In \testdata\predictions there are some folders you can use to store any values gotten from any operations necessary to predict the phylogenetic trees:
- \testdata\predictions
- alignments → Store any .fasta files of sequence alignments;
- typing_data → Store any .txt files of typing data;
- trees:
- predicted:
- sequences → Store any .nwk files of predicted trees from sequence alignments;
- typing_data → Store any .nwk files of predicted trees from typing data;
- true:
- sequences → Store any .nwk files of true trees from sequence alignments;
- typing_data → Store any .nwk files of true trees from typing data;
- predicted:
Feel free to use the existing folders, but you can always have your own!
The results obtained through our tool can be seen in the chapter Experimental Evaluation of our report, these were obtained by training using WanbD on a machine with the following specifications:
Intel(R) Xeon(R) Gold 6330 CPU @ 2.00GHz
00:06.0 3D controller: NVIDIA Corporation GA100 [A100 PCIe 80GB] (rev a1)

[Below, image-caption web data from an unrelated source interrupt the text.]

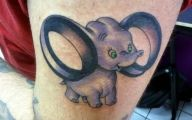 Funny Disney Tattoos 10 Background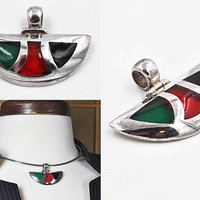 Vintage 950 Silver & Poured Glass Modernist Pendant, Green, Red, Black, Wedge Shaped, Inlaid, Domed, Hinged, Chunky, Unique! #c191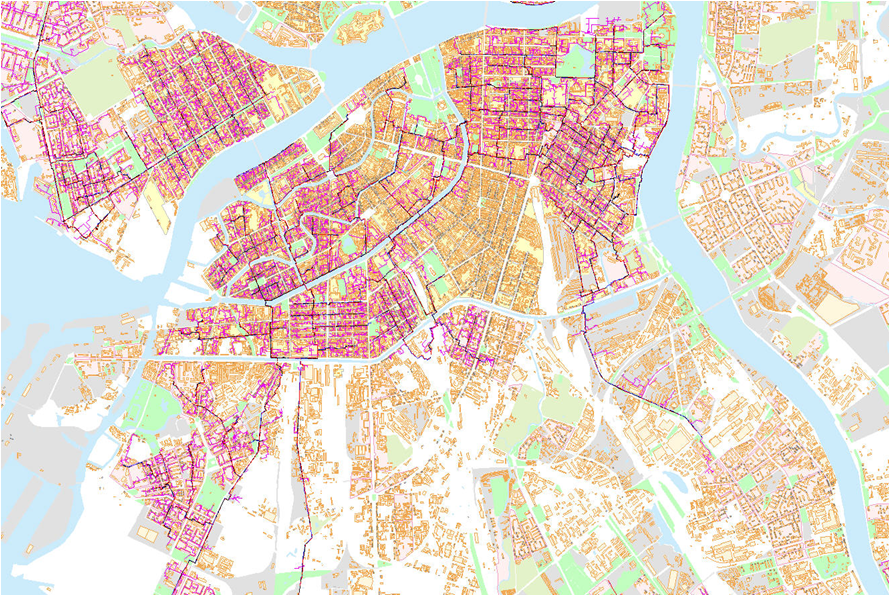 ГИС городских инженерных сетей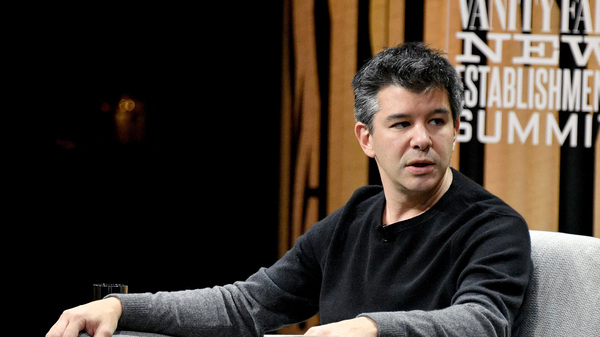Uber co-founder Travis Kalanick, pictured here at a Vanity Fair summit in October 2016, resigned abruptly this week as the company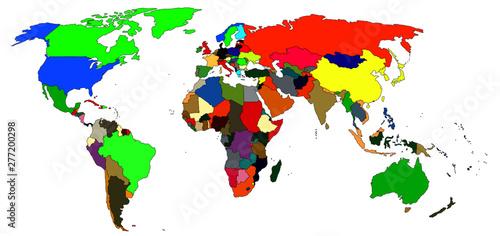 Türaufkleber Weltkarte A colorful map of the world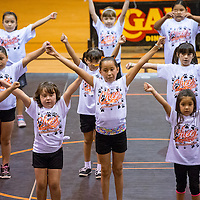 071813       Brian Leddy<br /> Cheerleaders practice their routine during the Gallup Bengal Cheer Camp Thursday at Gallup high School. The camp last from Monday to Thursday and saw about 100 kids participate.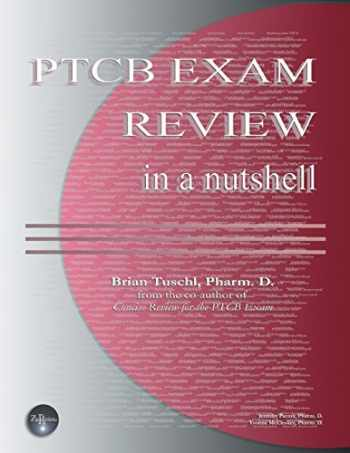 9781457545368-1457545365-PTCB Exam Review in a Nutshell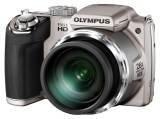 Olympus SP-720UZ Digital Camera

00:07.0 3D controller: NVIDIA Corporation GA100 [A100 PCIe 80GB] (rev a1)
00:08.0 3D controller: NVIDIA Corporation GA100 [A100 PCIe 80GB] (rev a1)
00:09.0 3D controller: NVIDIA Corporation GA100 [A100 PCIe 80GB] (rev a1)
The insertion of the Typing Data extensions (Trimming alignments) presented some challenges. Hardware limitations made it impossible to test realistic sets of values like we did for regular Typing Data, and only very small dimensions could be tested. Due to time constraints and these extensions not being our main priority, further work has not been done on them. However, their use remains possible within our tool, but additional testing should be conducted, either by us in the future or by someone with high-end hardware and storage capability. Taking into account our results, we plan also to incorporate a tree comparison metric in the objective loss function to be optimized in the model training.